EXTRACTED TEXT
-- Opening Marker --

Aard Dictionary

«  Aard Dictionary for Android   ::   Docs   ::   Aard Format  »

Aard Tools

Aard Dictionary uses dictionaries in it’s own binary format designed for fast word lookups and high compression. Aard Tools is a collection of tools to produce Aard files (.aar).

Requirements

  • Python 2.7
  • UNIX-like OS.
  • Compiling large Mediawiki dumps such as English or German Wikipedia requires 64-bit multicore machine.

Installation

Note

Instructions below are for Ubuntu Linux 12.10. Consult your distibution’s packaging system to find corresponding package names and commands to install them.

Prerequisites

Your system must be able to compile C and C++ programs:

sudo apt-get install build-essential

Your system must be able to compiled Python C extensions:

sudo apt-get install python-dev

Aard Tools will be installed in a virtualenv:

sudo apt-get install python-virtualenv

Aard Tools rely on Python interfaces to International Components for Unicode, which must be installed beforehand:

sudo apt-get install libicu-dev

Install other non-Python dependencies:

sudo apt-get install libevent-dev libxml2-dev libxslt1-dev

Install Git:

sudo apt-get install git

Aard Tools renders mathematical formulas using several tools: latex, blahtexml, texvc and dvipng.

Install latex:

sudo apt-get install texlive-latex-base

Install blahtex:

sudo apt-get install blahtexml

Install texvc (it is part of MediaWiki distribution):

sudo apt-get install mediawiki-math

Install dvipng:

sudo apt-get install dvipng

texvc is what Wikipedia uses to render math and it’s most compatible with the TeX markup flavour used in Wikipedia articles. However, png images produced by texvc are not transparent and don’t look very good. blahtexml has a texvc compatibility mode, produces better looking images, but is more strict about TeX syntax, so it fails on quite a few equations. So first thing article converter tries is using latex and dvipng directly, with some additional LaTeX command definitions for texvc compatibility (borrowed from blahtexml). This produces best looking images and works on most equations, but not all of them. When it fails, it falls back to blahtexml, and then finally texvc. If all fails (for example neither tools is installed) article ends up with raw math markup.

-- Closing Marker --

RAW DATA
-- Opening Marker --

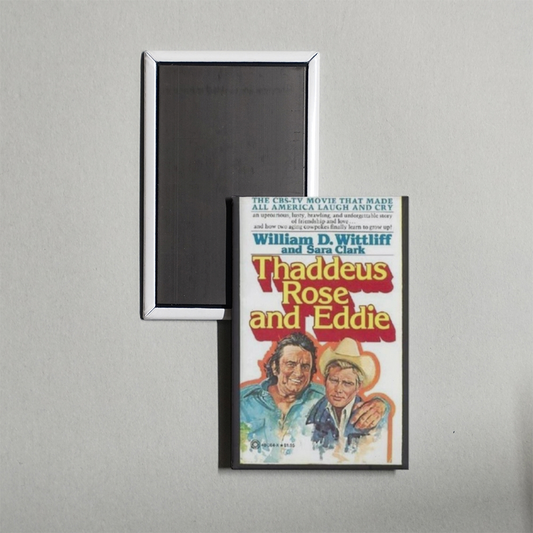 Thaddeus Rose and Eddie Mini Movie Fridge Magnet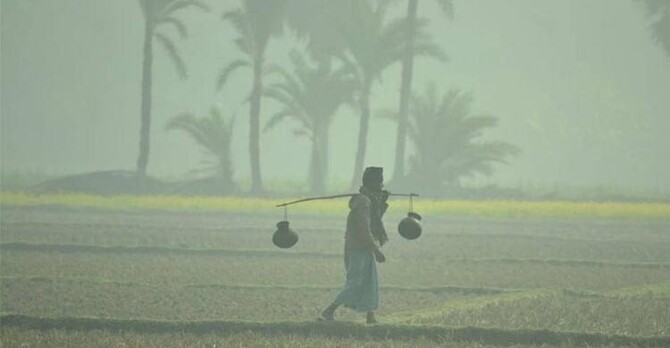 পাঁচ অঞ্চলে বইছে শৈত্যপ্রবাহ, সর্বনিম্ন তাপমাত্রা ৭.১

-- Closing Marker --

EXERCISES TO COMPLETE
1. Summarize the Aard Tools page above in two sentences.
2. According to the Aard Tools page, which package must be installed to get texvc?
3. Please carry on writing the Aard Tools page from its last sentence.

RESPONSES PER TASK
1. Aard Tools is a collection of tools for producing the compact, fast-lookup .aar dictionary files used by Aard Dictionary, and it requires Python 2.7 on a UNIX-like OS, with Ubuntu 12.10 commands given for installing its dependencies. To render math formulas, the article converter first tries latex and dvipng directly, then falls back to blahtexml and finally texvc, leaving raw math markup if all of them fail.

2. mediawiki-math

3.
Installation

Create Python virtual environment:

virtualenv env-aard

Activate it:

source env-aard/bin/activate

Install Aard Tools:

pip install -e git+git://github.com/aarddict/tools.git#egg=aardtools

Usage

Entry point for Aard Tools is aardc command - Aard Dictionary compiler. It requires two arguments: input file type and input file name. Input file type is the name of Python module that actually reads input files and performs article conversion. Aard Tools “out of the box” comes with support for the following input types:

xdxf
Dictionaries in XDXF format (only XDXF-visual is supported).
mwcouch
Wikipedia articles stored in CouchDB (as returned by MediaWiki API‘s parse)
wiki

Deprecated since version 0.9.0.

Use mwcouch instead. Wikipedia articles and templates CDB built with mw-buildcdb from Wikipedia XML dump.

aard
Dictionaries in aar format. This is useful for updating dictionary metadata and changing the way it is split into volumes. Multiple input files can be combined into one single or multi volume dictionary.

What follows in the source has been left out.